Simulation-based inference with neural posterior estimation applied to X-ray spectral fitting - III Deriving exact posteriors with dimension reduction and importance sampling
Didier Barret, Simon Dupourqué
TL;DR
The paper demonstrates that simulation-based inference using neural posterior estimation, when combined with auto-encoder–based spectrum compression and likelihood-based importance sampling, can recover exact posterior distributions for complex X-ray spectral models at large speedups. The SIXSA pipeline iteratively refines the posterior through multi-round inferences with truncated proposals and employs a neural likelihood emulator to accelerate importance sampling, achieving posteriors statistically indistinguishable from nested sampling or BXA references.
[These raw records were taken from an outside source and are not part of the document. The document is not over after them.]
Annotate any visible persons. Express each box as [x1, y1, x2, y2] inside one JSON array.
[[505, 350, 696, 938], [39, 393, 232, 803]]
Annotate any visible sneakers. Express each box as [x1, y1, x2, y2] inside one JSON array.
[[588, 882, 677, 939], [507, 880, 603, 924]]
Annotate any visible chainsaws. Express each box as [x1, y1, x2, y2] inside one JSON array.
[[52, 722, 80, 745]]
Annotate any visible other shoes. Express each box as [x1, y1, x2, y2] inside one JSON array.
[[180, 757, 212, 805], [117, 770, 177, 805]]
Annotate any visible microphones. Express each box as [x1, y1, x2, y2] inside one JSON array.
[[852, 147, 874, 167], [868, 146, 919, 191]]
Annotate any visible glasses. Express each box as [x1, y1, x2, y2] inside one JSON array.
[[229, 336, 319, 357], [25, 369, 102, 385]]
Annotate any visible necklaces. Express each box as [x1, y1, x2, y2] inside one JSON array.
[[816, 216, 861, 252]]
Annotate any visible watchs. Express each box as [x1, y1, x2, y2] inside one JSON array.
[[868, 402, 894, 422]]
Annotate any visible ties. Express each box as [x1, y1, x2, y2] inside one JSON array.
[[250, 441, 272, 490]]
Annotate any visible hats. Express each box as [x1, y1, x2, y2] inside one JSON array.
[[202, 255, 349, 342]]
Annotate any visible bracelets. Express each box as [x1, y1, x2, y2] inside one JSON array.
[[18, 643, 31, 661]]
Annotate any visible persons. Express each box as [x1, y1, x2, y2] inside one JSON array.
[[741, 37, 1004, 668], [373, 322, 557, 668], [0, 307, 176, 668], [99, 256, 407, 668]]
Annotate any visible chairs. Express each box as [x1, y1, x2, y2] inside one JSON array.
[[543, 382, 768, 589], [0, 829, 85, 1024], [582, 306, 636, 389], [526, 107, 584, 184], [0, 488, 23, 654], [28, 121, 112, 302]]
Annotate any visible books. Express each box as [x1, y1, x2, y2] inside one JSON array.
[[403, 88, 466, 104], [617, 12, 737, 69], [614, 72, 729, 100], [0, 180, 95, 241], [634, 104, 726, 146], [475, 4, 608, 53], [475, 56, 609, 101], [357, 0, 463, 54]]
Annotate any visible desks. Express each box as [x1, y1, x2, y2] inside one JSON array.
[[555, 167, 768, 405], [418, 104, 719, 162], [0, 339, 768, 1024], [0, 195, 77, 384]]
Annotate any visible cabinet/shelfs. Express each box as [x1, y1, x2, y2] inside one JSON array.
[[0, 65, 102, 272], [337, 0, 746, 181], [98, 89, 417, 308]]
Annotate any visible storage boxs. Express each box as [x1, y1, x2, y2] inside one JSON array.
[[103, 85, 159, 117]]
Across synthetic tests and XRISM-Resolve data, SIXSA outperforms traditional dimensionality reduction like PCA and remains robust to model complexity and degeneracies, enabling practical Bayesian X-ray spectral fitting on standard laptops. The approach preserves narrow spectral features, scales across instruments, and provides diagnostics to assess information retention and convergence, with an open-source SIXSA package for community use and further development.
Abstract
Simulation-based inference (SBI) with neural posterior estimation (NPE) provides rapid X-ray spectral fitting in both Gaussian and Poisson regimes by learning approximate parameter posteriors from simulations. We investigate auto-encoders for compressing high-resolution X-ray spectra, motivated by newAthena X-ray Integral Field Unit (X-IFU), and use likelihood-based importance sampling to refine NPE outputs. Our auto-encoder maps spectra to a low-dimensional latent space and is trained with a custom loss equal to the Cash statistic (C-stat) between simulated and reconstructed spectra. A neural density estimator is then trained on the latent representations. Both models are trained in multiple rounds: at each round, new simulations are drawn from a truncated proposal concentrated around the observation, improving efficiency as the proposal contracts. After NPE convergence, we apply likelihood-based importance sampling to correct the learned posterior. To assess information retention, we train a diagnostic network that predicts the original spectral parameters from the latent space, and we also train a network to learn the likelihood directly to accelerate importance sampling. On X-IFU-like simulations, the auto-encoder and multi-round NPE outperforms PCA and hand-crafted spectral summaries in accuracy and robustness. After importance sampling, the resulting posteriors are statistically indistinguishable from those obtained with nested sampling. On a standard laptop, the full pipeline (simulation, compression, inference, correction) delivers 10x speedups. We further demonstrate the approach on XRISM/Resolve and on lower-resolution NICER and XMM-Newton EPIC-pn data, confirming applicability across instruments and resolutions. Overall, NPE on compressed spectra paired with likelihood-based importance sampling offers an exact yet efficient alternative for Bayesian X-ray spectral fitting.